-- Start Records provided --

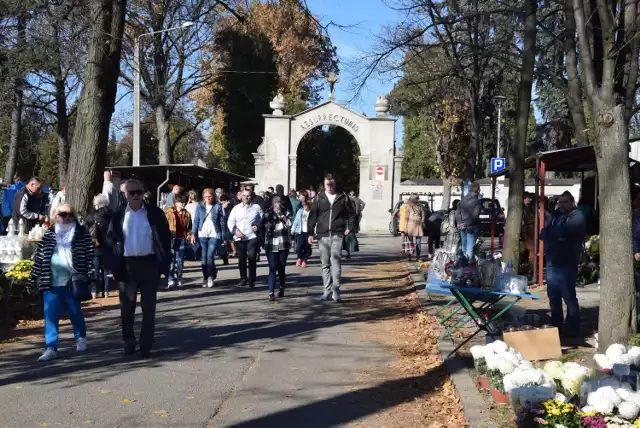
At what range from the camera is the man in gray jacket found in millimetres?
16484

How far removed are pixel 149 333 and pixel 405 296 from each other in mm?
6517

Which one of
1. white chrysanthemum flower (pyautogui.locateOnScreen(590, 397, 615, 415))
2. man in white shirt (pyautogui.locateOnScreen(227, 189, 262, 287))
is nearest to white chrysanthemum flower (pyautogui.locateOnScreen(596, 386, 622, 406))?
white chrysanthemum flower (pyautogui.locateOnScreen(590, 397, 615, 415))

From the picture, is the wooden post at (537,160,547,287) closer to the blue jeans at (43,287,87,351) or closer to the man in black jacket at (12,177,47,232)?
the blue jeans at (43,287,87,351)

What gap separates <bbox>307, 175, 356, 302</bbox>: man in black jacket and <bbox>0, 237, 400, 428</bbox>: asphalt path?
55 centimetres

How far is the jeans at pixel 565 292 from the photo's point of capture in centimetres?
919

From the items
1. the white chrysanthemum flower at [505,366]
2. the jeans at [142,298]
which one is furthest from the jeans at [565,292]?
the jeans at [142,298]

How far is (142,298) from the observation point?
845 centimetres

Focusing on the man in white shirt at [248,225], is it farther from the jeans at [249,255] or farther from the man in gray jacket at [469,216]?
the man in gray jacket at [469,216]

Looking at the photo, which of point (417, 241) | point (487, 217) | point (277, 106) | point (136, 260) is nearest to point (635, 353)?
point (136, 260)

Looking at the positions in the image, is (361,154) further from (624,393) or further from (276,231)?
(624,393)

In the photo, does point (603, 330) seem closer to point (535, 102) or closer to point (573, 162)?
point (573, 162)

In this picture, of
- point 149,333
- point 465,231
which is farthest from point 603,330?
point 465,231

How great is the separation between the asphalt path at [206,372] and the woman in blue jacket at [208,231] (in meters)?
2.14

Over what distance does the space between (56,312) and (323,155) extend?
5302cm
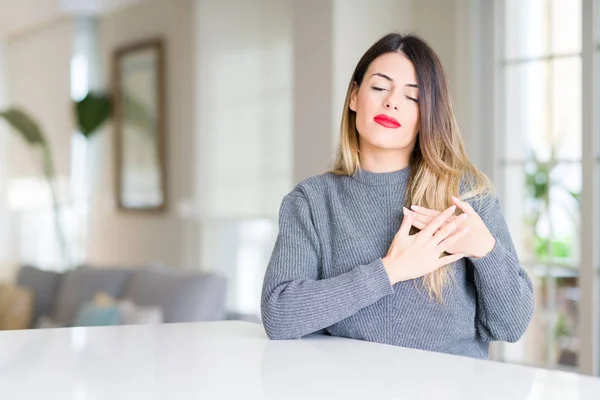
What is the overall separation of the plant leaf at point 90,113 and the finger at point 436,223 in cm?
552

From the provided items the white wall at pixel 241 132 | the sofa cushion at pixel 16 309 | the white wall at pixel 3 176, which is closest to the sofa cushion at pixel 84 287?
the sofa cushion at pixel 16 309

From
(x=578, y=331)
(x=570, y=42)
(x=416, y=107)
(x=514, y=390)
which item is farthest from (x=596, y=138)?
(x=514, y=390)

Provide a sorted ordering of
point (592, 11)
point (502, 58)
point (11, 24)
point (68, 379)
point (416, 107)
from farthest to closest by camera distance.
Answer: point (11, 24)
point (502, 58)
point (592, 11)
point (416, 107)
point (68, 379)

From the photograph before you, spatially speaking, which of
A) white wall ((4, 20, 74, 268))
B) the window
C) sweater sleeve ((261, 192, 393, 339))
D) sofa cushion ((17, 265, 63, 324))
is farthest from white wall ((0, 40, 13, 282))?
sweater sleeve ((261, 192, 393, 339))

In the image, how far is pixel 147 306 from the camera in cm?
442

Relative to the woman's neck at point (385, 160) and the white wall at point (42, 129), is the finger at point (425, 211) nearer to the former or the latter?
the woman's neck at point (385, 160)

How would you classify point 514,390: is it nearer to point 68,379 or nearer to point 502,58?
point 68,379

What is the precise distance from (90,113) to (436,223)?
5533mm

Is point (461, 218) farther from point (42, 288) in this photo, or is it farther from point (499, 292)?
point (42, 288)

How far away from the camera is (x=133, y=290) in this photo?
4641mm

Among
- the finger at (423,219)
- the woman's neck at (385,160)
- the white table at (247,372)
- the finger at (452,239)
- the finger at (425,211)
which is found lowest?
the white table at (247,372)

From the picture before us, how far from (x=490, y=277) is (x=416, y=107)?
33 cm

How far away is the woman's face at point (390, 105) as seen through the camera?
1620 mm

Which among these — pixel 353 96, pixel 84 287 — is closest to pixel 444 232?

-- End Records provided --

* What is asked *
Copy the material from the line containing "From the picture before" through its end, swapping "camera" for "lens" and leaving everything else unchanged.

* Task answer *
From the picture before us, how far from (x=490, y=277) is (x=416, y=107)?
33 cm

How far away is the woman's face at point (390, 105) as seen through the lens?
1620 mm

Which among these — pixel 353 96, pixel 84 287 — is closest to pixel 444 232?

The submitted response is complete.